● TASK GOAL
Starting at the line with "By looking at" and running through the end of the items, switch each "farther" to "more distant" and write those lines out again with nothing else changed.

Extracted data entries
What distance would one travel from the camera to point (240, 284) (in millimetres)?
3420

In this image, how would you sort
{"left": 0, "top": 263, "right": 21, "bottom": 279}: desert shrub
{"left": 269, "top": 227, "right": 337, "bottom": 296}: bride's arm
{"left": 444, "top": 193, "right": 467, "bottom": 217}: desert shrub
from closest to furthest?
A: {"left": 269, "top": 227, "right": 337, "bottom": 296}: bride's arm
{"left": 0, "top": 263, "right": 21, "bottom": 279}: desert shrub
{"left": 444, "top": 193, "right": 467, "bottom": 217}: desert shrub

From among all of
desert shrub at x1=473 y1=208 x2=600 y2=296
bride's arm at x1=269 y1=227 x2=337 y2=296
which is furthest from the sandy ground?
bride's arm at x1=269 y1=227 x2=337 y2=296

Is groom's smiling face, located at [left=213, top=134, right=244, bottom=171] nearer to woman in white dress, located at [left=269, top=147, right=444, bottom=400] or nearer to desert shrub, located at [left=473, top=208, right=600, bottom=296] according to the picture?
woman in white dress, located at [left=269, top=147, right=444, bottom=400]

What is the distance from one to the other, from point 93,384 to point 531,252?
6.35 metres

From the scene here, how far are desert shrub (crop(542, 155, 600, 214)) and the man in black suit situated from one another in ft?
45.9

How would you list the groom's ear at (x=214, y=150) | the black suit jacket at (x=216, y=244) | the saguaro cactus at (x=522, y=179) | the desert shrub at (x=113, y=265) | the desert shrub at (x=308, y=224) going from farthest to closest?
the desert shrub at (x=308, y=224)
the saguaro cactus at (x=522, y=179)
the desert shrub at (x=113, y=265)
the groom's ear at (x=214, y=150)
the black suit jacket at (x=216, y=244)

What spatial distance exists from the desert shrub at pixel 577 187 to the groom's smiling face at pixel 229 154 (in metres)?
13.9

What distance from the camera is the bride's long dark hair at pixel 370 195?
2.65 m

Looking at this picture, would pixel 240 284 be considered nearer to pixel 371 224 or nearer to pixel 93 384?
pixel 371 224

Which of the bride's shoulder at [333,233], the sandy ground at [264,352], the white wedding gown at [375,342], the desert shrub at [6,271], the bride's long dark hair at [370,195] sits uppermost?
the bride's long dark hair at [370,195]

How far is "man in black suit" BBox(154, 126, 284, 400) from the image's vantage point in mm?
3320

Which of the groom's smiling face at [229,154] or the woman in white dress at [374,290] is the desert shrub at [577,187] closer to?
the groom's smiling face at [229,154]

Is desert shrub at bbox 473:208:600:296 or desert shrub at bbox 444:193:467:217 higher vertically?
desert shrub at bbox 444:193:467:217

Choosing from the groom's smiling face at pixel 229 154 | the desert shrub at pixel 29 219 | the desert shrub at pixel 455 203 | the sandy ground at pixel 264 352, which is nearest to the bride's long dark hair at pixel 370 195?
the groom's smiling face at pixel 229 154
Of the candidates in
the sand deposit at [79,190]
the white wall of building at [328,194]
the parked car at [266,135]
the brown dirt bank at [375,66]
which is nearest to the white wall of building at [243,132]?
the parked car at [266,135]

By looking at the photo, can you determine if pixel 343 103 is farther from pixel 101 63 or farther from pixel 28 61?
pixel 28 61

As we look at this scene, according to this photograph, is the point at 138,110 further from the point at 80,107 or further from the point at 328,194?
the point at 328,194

● RESULT OF THE TASK
By looking at the photo, can you determine if pixel 343 103 is more distant from pixel 101 63 or more distant from pixel 28 61?
pixel 28 61

As we look at this scene, according to this photograph, is the point at 138,110 further from the point at 80,107 or further from the point at 328,194?
the point at 328,194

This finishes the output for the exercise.